··· 課題文 ···
第13回 燃える闘魂の魅せる騎乗 尾ヶ瀬馨
今回は、先日岩見沢記念をフクイズミで制した尾ヶ瀬馨騎手です。
--- 岩見沢記念優勝、おめでとうございます。今までいろいろな馬に乗ってきたと思いますが、フクイズミは中でも乗り方の難しい馬でしょうか?
難しいといってもオープンまで来た馬だからね。俺は好きだけどね、ああいう差し馬。
悪く言えば気ままっていうかさ……。いろいろあるんだけど、2障害に来るまでに自分の気持ちのいいように走らんかったら障害に向かっていかない。
力がないわけじゃないからな。
前回から気持ち的にちょっといい状態に入ってたんだ。かなり気持ち前向きだったの。さらにその前(8/31とかちえぞまつ特別)は流れ早くてさ、ハイペースでおっつけ通しのレースだったから、だいぶ馬も気分害して。
--- そうでしたか。ゴール前差した瞬間というのはわかるものですか?
わかるわかる。あれだけ走ればわかる。
追い込みと逃げなら追い込みの方が好きだな。このくらいで差せるとか差せないかとか、乗ってて面白いしょ。
馬場が重かったらゴール前でも止まるしょ。それで頭が入れ替わるのもばんえい競馬のいいところだよな。
そのかわり苦情は来る。そういう馬って全責任騎手にかかるから。
フクイズミは神経使う。ハイトップレディ(98年ばんえいオークス、ばんえいダービー、98年、99年、01年ヒロインズカップなど重賞8勝)もそうだったよ。山(第2障害)悪かったけど降りたら速い。
フクイズミ
--- そうだったのですね。それでは思い出に残る馬を教えてください。
まず最初に重賞獲ったキンテイオーね。2年目でダービージョッキーだぞ。
1年目は、馬はいたんだけどさすがにダービーは乗せてくれなかったんだ。
--- 重賞勝ちの欄に書かれていた「ばんえい優駿」は、今のばんえいダービーのことなのですね。現在も「キン」とつく馬が多くいますが、同じオーナーなのでしょうか?
違うよ。みんなキンってつけたら走ると思ってつけてくれって、ただそれだけで。
··· 項目一覧 ···
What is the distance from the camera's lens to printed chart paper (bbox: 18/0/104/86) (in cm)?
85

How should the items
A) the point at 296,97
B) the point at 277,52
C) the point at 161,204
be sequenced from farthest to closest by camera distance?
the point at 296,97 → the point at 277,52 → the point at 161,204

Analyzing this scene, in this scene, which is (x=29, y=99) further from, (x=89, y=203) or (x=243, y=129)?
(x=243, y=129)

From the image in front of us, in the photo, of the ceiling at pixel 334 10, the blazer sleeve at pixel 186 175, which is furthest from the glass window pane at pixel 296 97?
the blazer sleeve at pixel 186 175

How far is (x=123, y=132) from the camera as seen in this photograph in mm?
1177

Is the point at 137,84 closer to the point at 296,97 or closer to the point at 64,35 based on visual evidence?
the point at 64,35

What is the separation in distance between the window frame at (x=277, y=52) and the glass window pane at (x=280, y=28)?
···
◆ 問題の指示
尾ヶ瀬馨騎手へのインタビューのうち、「第13回 燃える闘魂の魅せる騎乗 尾ヶ瀬馨」から「から、だいぶ馬も気分害して。」までをすべて、一字一句たがえずに書き写しなさい。

◆ 解答
第13回 燃える闘魂の魅せる騎乗 尾ヶ瀬馨
今回は、先日岩見沢記念をフクイズミで制した尾ヶ瀬馨騎手です。
--- 岩見沢記念優勝、おめでとうございます。今までいろいろな馬に乗ってきたと思いますが、フクイズミは中でも乗り方の難しい馬でしょうか?
難しいといってもオープンまで来た馬だからね。俺は好きだけどね、ああいう差し馬。
悪く言えば気ままっていうかさ……。いろいろあるんだけど、2障害に来るまでに自分の気持ちのいいように走らんかったら障害に向かっていかない。
力がないわけじゃないからな。
前回から気持ち的にちょっといい状態に入ってたんだ。かなり気持ち前向きだったの。さらにその前(8/31とかちえぞまつ特別)は流れ早くてさ、ハイペースでおっつけ通しのレースだったから、だいぶ馬も気分害して。